Senior Club Championships
|  | All Ireland | Leinster champions | Dublin champions |
| Camogie: | 1 | 2 | 11 |

= Celtic Camogie Club =

Gaelic games club in County Dublin, Ireland

Celtic is a camogie club, winner of the Dublin Championship on 12 occasions and the inaugural winner of the All-Ireland Senior Club Camogie Championship in 1964. Celtic's colours include a navy gym tunic with a red bar around the skirt and a white blouse.

==History==
The Celtic Camogie Club was formed in the Coolock area of Dublin in 1929.

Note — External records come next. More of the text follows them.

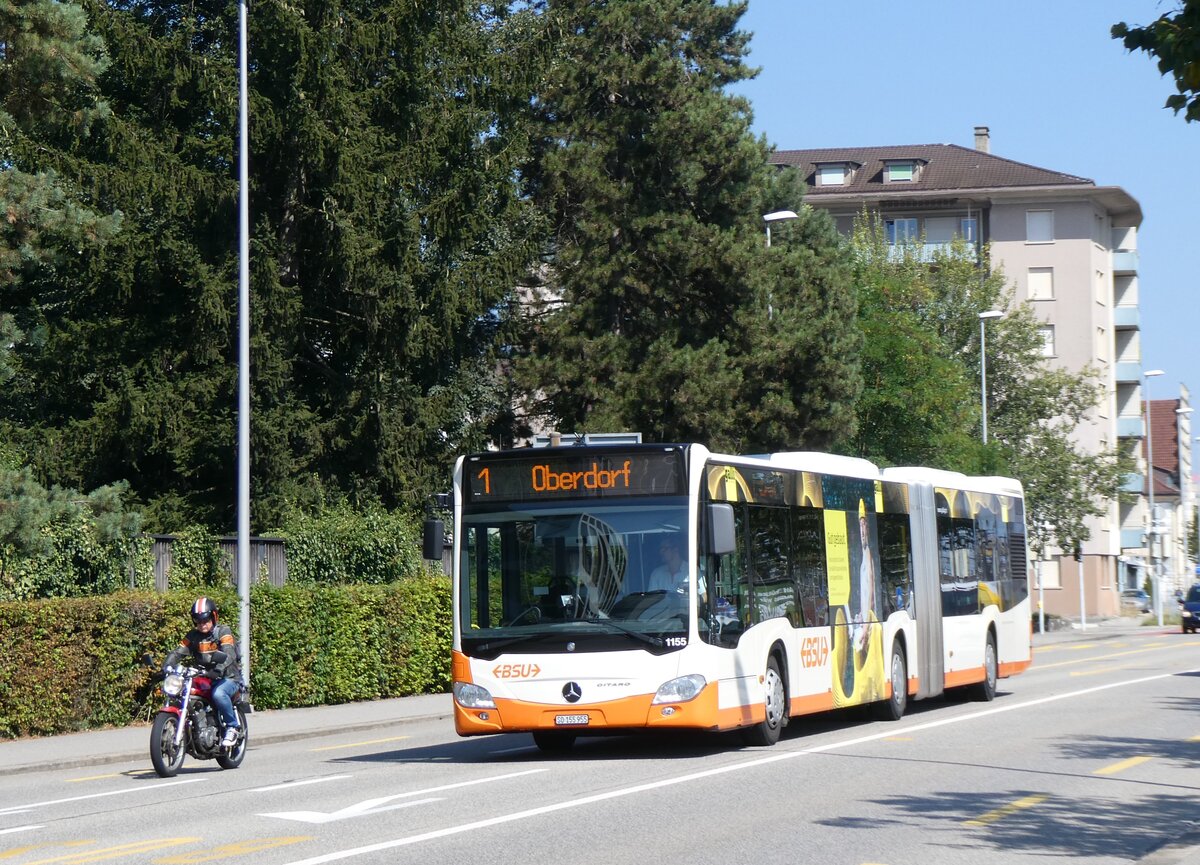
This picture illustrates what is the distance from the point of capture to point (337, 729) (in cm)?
2203

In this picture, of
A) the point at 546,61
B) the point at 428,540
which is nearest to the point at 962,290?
the point at 546,61

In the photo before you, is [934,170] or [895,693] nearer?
[895,693]

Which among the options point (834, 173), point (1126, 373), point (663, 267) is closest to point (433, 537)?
point (663, 267)

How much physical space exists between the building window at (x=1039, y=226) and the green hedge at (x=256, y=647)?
192ft

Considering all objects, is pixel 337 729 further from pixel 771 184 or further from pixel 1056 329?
pixel 1056 329

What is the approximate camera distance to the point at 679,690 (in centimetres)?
1555

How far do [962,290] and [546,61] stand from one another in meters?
28.7

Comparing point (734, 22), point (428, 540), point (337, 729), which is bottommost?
point (337, 729)

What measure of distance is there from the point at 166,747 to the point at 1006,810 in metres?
7.75

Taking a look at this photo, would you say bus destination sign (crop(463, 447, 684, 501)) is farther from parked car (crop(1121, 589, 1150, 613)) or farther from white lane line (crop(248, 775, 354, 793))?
parked car (crop(1121, 589, 1150, 613))

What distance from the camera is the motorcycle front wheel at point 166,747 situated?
15.7 metres

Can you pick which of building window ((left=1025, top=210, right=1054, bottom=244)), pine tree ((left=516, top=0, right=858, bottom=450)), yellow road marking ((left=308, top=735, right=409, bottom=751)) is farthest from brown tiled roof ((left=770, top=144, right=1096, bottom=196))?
yellow road marking ((left=308, top=735, right=409, bottom=751))

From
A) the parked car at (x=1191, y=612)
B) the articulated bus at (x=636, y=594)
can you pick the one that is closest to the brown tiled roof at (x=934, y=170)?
the parked car at (x=1191, y=612)

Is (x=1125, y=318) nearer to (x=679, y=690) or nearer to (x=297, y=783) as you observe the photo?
(x=679, y=690)
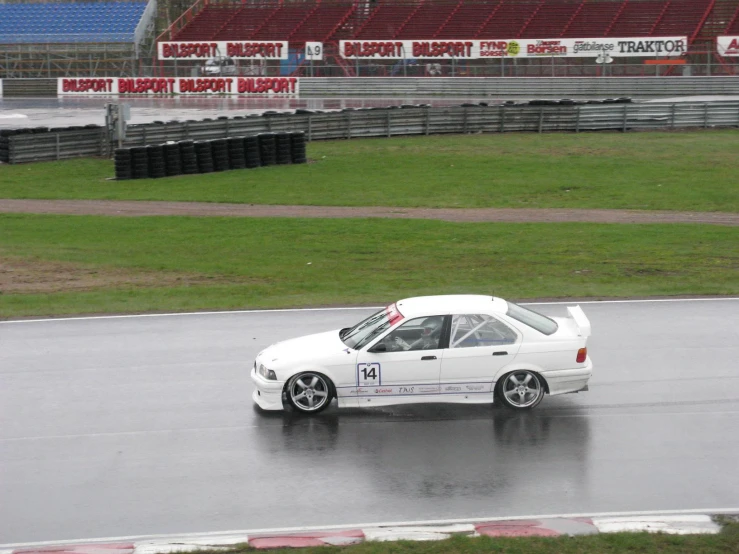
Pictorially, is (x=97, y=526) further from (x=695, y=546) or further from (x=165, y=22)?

Celtic won 10 Dublin championships in the mid-20th century, and were the first All-Ireland club champions when the competition was introduced in 1964. In the final of the 1964 All-Ireland Senior Club Camogie Championship, Úna O'Connor scored three goals for Celtic. Also on the side were Angela Gill (daughter of Mick Gill who won All-Ireland hurling medals with Galway and Dublin), Mary Casey (a sister of Bill Casey who had won an All-Ireland football medal with Dublin in 1963) and Claire Heffernan (sister of Dublin footballer and later manager Kevin Heffernan).

==Notable players==
Six presidents of the Camogie Association have been associated with the club. These include: Eilish Redmond, Mary Lynch, Nell McCarthy, Mary Moran, Mary Fennelly and Liz Howard.

Kathleen Duffy was named on the "Camogie Team of the Century", and Eileen Duffy (who played senior camogie with Dublin from 1949 until 1957) was also a club member.